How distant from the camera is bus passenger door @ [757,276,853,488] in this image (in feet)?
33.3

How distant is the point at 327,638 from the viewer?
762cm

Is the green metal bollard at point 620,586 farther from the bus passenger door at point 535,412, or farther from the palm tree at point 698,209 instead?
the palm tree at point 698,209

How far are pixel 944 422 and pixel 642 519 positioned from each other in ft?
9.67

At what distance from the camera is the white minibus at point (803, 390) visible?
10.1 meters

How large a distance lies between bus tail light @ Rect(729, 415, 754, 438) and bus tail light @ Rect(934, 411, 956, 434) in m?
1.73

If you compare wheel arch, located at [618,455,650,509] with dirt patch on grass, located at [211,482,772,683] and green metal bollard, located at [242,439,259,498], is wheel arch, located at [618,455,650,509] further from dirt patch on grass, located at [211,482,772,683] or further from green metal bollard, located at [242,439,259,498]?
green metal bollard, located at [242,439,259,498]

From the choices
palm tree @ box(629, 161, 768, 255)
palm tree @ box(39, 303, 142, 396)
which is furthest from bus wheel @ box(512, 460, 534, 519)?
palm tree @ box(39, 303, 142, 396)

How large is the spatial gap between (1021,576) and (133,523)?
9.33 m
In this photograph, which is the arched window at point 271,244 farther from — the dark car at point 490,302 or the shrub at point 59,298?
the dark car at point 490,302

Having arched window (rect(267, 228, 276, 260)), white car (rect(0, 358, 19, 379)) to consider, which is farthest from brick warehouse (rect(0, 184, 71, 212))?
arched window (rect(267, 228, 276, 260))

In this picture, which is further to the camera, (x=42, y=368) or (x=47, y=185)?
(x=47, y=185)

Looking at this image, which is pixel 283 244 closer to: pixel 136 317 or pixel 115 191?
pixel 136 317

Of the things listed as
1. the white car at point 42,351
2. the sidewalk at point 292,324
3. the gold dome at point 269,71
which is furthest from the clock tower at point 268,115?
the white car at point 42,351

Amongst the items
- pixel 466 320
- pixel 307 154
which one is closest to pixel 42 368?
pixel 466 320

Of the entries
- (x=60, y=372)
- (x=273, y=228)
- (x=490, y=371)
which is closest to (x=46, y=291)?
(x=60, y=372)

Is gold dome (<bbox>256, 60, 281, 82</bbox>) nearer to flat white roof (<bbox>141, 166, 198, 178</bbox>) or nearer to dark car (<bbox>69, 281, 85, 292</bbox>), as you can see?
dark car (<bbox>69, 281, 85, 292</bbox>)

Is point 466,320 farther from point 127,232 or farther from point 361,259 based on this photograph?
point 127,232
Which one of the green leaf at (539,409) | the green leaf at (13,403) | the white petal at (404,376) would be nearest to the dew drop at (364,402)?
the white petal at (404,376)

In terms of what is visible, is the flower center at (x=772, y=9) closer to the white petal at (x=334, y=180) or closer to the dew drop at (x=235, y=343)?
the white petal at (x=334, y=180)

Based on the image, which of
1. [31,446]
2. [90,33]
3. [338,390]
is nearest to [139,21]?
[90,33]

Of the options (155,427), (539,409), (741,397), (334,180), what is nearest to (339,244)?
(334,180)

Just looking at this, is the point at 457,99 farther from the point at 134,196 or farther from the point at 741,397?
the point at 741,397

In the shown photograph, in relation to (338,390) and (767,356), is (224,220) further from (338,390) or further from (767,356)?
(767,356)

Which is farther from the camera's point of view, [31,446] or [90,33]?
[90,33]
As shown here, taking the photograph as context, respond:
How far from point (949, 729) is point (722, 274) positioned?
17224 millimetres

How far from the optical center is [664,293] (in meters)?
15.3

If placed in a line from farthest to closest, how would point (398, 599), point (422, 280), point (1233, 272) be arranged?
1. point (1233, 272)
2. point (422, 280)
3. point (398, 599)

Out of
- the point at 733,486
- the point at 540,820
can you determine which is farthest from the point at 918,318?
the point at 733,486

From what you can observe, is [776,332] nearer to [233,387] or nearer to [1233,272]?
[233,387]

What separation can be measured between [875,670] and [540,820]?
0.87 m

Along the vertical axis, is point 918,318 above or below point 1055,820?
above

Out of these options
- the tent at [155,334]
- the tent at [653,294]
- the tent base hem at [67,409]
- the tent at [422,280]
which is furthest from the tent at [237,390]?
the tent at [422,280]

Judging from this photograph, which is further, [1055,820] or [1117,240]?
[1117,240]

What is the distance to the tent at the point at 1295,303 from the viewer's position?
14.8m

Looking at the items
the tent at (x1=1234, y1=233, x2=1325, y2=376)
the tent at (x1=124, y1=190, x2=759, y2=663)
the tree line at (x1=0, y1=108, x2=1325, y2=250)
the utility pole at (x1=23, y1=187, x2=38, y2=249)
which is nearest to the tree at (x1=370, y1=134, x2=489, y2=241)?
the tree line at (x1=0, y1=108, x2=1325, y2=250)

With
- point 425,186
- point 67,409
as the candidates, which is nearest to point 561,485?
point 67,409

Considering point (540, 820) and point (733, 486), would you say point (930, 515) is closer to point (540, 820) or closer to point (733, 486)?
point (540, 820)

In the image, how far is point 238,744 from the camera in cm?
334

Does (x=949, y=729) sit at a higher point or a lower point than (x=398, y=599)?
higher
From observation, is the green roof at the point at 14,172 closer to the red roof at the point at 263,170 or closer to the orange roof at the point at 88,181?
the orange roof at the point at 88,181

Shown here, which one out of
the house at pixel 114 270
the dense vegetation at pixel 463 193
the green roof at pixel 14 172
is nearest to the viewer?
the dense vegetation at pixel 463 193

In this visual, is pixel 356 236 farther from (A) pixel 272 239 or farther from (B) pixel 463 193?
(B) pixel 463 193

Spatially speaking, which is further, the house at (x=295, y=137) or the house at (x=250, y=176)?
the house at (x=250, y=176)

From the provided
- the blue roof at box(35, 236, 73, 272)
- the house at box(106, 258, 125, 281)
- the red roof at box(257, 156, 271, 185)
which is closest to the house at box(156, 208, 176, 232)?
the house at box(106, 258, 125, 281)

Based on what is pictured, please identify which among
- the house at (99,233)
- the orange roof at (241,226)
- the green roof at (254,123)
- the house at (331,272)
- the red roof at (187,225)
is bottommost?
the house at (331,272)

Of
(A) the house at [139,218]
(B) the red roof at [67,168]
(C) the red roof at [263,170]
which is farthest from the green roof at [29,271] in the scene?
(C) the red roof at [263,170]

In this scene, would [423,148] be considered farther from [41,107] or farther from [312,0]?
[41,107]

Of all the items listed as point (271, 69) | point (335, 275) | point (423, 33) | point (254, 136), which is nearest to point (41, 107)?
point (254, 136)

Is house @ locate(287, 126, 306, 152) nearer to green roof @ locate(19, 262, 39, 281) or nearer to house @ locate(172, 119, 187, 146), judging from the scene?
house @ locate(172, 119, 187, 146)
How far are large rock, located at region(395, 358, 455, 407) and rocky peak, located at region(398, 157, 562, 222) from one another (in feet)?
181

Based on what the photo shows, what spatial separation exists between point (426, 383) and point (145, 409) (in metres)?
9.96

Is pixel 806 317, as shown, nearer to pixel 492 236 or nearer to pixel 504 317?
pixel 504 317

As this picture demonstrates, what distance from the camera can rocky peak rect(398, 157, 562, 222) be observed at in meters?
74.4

:::

* [SHORT PROBLEM]: Quote the data above word for word, from the line with "Is the green metal" to the line with "10.1 meters", including both of those lines.

* [FINAL RESULT]:
Is the green metal bollard at point 620,586 farther from the bus passenger door at point 535,412, or farther from the palm tree at point 698,209 instead?
the palm tree at point 698,209

How far are pixel 944 422 and pixel 642 519 positioned from each other in ft?
9.67

At what distance from the camera is the white minibus at point (803, 390) visible?
10.1 meters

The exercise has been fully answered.